Eine gesamtdeutsche Option sollte zunächst auch in der Wiedergutmachungsfrage offen gehalten werden. Doch mit der Verschärfung des Kalten Krieges und der Stalinisierung der Sowjetischen Besatzungszone, in der die Herrschaftssicherung wichtiger als die gesamtdeutsche Perspektive wurde, koppelten sich ab 1948 die Wiedergutmachungskonzepte in Ost und West von einander ab. In der DDR bildete sich die klar umrissene, mit besonderen Privilegien bei der sozialen Versorgung und den Renten ausgestattete Gruppe der (insbesondere den Arbeiterparteien angehörenden) politisch Verfolgten des Naziregimes heraus. Diese Gruppe sollte auch dem Legitimationsbedürfnis des Staates genügen, der das Erbe der Widerstandsopfer und NS-Opfer verkörpern wollte. In der Bundesrepublik fand dagegen der Versuch statt, durch individuelle Zahlungen eine Integration der Verfolgten in den Staat zu schaffen. Dies entsprach der schon vor Kriegsende von den Amerikanern formulierten Prämisse, auf keinen Fall eine Gruppe besser gestellter, von der Restbevölkerung getrennter Verfolgter oder Widerstandskämpfer schaffen zu wollen.

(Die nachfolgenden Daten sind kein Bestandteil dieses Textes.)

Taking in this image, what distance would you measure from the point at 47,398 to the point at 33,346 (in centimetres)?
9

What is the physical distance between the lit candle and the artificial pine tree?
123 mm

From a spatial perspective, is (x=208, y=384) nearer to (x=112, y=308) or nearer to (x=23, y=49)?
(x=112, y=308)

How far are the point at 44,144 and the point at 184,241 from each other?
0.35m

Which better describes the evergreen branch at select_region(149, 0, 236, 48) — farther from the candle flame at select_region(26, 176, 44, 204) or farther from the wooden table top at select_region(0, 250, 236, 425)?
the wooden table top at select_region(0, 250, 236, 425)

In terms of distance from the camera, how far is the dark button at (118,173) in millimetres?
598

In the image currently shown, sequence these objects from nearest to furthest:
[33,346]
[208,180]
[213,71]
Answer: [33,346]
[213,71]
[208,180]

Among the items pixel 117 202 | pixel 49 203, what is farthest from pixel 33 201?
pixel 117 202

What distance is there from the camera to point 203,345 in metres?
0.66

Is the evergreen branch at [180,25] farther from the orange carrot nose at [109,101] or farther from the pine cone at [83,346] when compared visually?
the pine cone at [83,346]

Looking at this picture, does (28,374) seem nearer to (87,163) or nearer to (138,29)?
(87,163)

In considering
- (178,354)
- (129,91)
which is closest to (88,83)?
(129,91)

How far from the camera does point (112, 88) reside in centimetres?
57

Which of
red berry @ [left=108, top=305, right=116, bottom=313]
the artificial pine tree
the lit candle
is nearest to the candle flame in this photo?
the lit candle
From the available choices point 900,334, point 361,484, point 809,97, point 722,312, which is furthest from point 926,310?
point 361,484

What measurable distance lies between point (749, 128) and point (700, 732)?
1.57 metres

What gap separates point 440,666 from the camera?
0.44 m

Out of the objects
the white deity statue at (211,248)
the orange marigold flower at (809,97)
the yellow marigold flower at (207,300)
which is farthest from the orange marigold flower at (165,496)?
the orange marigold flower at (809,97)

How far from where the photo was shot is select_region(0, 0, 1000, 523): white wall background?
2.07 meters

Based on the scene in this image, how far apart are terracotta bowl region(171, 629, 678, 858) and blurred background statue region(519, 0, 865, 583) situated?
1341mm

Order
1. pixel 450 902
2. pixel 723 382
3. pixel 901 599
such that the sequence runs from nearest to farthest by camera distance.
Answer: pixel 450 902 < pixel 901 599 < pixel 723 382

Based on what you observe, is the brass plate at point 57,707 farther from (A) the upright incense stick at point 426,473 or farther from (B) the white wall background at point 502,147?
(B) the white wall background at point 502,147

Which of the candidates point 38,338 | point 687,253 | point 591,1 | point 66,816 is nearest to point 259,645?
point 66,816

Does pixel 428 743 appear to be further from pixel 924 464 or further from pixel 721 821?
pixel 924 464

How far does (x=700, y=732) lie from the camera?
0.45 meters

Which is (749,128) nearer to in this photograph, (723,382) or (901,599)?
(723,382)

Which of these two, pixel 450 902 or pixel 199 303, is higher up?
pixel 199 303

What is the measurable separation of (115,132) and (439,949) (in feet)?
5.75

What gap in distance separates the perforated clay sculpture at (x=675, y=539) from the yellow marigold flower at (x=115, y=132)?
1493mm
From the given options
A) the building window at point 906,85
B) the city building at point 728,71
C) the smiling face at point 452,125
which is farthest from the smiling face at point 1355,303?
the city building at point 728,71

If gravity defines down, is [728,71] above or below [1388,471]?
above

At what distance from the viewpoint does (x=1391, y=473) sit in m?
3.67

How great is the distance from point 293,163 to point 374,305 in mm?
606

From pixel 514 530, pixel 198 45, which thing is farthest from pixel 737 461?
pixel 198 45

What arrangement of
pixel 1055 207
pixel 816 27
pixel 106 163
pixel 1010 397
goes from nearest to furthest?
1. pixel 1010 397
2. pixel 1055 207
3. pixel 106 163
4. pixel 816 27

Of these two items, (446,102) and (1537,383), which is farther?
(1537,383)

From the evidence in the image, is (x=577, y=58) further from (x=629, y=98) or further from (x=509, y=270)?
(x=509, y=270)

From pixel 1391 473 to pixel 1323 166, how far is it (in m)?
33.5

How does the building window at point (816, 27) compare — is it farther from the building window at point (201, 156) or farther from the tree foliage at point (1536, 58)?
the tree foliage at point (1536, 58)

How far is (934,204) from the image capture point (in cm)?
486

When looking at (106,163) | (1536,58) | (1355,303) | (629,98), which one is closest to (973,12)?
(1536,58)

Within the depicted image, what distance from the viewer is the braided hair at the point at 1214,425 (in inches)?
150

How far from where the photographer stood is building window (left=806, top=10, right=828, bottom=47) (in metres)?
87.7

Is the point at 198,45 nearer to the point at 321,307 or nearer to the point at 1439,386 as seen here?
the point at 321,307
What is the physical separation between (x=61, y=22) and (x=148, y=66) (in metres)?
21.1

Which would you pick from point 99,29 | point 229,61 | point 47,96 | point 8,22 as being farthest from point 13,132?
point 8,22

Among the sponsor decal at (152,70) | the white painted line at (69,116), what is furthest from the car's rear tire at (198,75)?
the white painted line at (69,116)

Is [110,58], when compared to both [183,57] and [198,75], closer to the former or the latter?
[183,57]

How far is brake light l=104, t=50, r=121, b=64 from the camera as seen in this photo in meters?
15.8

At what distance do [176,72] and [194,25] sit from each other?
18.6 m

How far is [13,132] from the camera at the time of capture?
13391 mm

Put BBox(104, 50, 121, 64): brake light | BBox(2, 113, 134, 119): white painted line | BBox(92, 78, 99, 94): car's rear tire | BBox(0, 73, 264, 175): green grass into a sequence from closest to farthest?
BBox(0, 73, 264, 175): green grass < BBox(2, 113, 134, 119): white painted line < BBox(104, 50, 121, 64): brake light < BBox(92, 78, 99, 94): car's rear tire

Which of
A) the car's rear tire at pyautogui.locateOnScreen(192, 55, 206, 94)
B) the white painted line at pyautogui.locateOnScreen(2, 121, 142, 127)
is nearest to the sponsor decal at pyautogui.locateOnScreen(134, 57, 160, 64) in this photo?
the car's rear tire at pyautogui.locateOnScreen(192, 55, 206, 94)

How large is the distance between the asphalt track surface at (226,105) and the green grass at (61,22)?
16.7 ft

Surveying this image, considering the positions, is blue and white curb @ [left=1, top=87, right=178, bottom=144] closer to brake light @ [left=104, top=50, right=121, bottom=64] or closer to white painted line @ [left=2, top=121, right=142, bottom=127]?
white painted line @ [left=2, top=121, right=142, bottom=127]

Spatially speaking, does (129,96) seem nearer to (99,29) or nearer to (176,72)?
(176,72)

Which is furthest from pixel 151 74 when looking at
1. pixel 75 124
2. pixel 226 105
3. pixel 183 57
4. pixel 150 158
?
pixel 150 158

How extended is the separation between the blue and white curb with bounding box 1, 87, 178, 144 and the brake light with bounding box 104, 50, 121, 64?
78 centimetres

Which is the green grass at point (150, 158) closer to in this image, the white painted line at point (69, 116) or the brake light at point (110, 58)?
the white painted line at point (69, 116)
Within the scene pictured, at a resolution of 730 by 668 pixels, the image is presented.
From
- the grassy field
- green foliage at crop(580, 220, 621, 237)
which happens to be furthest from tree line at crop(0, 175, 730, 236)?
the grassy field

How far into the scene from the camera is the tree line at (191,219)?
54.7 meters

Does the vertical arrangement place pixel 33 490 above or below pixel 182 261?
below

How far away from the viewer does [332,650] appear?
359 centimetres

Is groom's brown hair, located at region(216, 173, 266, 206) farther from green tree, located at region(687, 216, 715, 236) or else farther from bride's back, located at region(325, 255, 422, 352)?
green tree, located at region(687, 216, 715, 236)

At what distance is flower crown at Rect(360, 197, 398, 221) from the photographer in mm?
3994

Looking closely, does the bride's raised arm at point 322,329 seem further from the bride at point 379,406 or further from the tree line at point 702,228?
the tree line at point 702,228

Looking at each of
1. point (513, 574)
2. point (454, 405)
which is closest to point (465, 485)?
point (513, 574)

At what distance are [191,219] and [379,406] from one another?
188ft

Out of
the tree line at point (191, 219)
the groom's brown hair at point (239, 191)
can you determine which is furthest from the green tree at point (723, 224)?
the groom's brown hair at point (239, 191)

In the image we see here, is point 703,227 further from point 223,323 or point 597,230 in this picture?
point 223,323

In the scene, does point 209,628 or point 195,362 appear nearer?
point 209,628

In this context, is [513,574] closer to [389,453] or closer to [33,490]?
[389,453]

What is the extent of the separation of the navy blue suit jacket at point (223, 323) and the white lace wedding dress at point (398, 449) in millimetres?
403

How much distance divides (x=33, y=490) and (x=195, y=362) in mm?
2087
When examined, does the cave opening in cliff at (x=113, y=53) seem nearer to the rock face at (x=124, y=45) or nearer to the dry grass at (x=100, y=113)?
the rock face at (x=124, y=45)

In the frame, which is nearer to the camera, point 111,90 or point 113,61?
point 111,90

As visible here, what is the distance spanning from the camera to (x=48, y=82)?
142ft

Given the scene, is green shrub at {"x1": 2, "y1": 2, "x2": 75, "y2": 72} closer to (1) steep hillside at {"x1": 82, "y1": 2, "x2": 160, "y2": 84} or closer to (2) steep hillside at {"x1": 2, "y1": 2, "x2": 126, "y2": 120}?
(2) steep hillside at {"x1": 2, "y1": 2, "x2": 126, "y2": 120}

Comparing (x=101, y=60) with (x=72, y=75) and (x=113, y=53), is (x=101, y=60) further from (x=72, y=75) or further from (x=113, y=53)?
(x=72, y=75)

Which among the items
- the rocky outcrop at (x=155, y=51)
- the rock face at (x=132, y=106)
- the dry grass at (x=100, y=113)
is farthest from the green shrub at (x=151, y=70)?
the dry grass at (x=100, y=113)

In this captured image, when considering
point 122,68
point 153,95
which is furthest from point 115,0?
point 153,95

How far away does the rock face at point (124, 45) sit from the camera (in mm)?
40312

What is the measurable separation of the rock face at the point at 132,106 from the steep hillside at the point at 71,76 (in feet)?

Die lebhafte Diskussion im Anschluss an die einzelnen Blöcke unterstrich die Relevanz des Themas, das gerade im Vergleich der unterschiedlichen Praxis in Ost und West neue Konturen gewann. Befruchtend wirkte sich der breit gefächerte Teilnehmerkreis aus, der neben der Diskussion von theoretischen Aspekten immer wieder auch Bezug auf konkrete Erfahrungen nahm.